La grande constante de la politique dans notre pays est certainement ce mépris des classes dirigeantes à l’endroit de la population en général et des couches pauvres en particulier. Ce mépris révèle chez les politicards tout autant un déficit d’humanité qu’une haine de l’autre. Aucune décision avec la prise en compte - même minime- des intérêts, des besoins de la population ! Les exemples sont nombreux. Que ce soit par rapport à la crise planifiée, des produits pétroliers ou à l’augmentation presque démentielle des produits de première nécessité qui menace de famine une grande partie de notre peuple, aucune mesure, même cosmétique, n’est prise par nos dits dirigeants pour essayer de limiter les dégâts et de corriger la situation en vue des intérêts de la collectivité.

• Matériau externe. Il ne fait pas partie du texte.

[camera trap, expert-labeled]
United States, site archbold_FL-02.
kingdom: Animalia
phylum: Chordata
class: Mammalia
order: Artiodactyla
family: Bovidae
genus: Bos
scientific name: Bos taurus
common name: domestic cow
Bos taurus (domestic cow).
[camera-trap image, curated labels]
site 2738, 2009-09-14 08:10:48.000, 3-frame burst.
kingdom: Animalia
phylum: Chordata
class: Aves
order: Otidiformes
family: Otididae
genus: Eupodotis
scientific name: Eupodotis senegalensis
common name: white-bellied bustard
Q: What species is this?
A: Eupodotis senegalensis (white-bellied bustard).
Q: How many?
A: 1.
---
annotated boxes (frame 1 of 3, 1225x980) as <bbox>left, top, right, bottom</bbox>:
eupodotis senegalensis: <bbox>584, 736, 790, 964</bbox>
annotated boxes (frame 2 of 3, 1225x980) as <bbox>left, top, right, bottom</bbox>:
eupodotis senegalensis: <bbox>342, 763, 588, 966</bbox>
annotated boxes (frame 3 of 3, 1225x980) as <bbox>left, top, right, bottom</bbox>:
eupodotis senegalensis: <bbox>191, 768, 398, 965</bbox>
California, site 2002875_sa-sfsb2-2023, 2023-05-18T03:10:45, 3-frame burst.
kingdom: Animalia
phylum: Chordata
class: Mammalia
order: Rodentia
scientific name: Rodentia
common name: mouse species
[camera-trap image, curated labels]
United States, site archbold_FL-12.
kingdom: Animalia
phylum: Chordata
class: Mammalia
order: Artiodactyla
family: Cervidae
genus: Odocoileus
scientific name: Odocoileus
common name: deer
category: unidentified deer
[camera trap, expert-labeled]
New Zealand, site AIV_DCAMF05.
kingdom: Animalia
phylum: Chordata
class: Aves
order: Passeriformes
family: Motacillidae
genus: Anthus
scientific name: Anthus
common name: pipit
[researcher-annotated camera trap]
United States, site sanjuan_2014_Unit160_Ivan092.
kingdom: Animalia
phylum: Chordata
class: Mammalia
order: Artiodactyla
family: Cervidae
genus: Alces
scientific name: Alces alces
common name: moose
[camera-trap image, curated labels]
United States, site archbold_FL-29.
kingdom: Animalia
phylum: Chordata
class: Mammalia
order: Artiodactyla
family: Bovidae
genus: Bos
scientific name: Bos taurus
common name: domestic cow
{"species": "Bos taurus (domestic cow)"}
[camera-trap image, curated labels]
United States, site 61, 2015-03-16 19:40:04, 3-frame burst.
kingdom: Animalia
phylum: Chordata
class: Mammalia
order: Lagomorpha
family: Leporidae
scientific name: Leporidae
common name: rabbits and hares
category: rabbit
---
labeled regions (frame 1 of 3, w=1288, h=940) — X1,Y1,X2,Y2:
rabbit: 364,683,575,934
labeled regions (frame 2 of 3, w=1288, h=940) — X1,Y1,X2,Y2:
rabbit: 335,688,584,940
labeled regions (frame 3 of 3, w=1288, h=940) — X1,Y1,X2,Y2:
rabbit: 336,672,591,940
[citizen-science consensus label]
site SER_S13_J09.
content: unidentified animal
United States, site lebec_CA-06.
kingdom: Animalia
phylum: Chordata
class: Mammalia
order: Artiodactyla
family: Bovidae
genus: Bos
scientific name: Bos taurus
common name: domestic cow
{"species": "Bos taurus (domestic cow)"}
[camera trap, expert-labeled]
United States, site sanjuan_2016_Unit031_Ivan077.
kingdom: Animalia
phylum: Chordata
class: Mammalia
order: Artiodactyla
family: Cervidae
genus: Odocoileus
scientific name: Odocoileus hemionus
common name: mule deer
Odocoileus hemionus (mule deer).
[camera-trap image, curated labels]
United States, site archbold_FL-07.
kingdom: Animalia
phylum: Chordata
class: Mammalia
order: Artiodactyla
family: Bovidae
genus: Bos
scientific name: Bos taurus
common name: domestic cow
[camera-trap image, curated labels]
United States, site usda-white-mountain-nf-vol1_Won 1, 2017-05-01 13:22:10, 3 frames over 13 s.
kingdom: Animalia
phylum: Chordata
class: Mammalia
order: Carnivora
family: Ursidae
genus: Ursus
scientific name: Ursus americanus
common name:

On comprend que nous sommes dans un cercle vicieux : si les équipes dirigeantes changent, les comportements condescendants de nos politiques restent identiques. On ne devrait pourtant pas s’étonner quand ceux qui disent combattre pour le peuple et aux côtés du peuple ne manifestent aucune empathie envers la population. Quel leader politique, quelle formation politique a pris des positions constantes et claires montrant qu’ils sont préoccupés par la dégradation des conditions de vie de la population, qu’ils partagent leurs angoisses, leurs craintes et leurs souffrances ? A-t-on jamais entendu un cri d’alarme d’un homme, dit politique, de l’opposition ou d’une équipe gouvernementale face à l’inflation galopante, à l’appauvrissement des classes, même celles dites moyennes, à la terreur quotidienne que subissent les habitants de l’aire métropolitaine, à ce désir effréné et compréhensible de nos jeunes de pousser leurs barques vers l’étranger ? C’est le silence complet, l’indifférence totale pour notre quotidien parce qu’eux, souvent, ils se satisfont d’un semblant de paradis bâti avec des millions de gourdes siphonnées dans le Trésor public.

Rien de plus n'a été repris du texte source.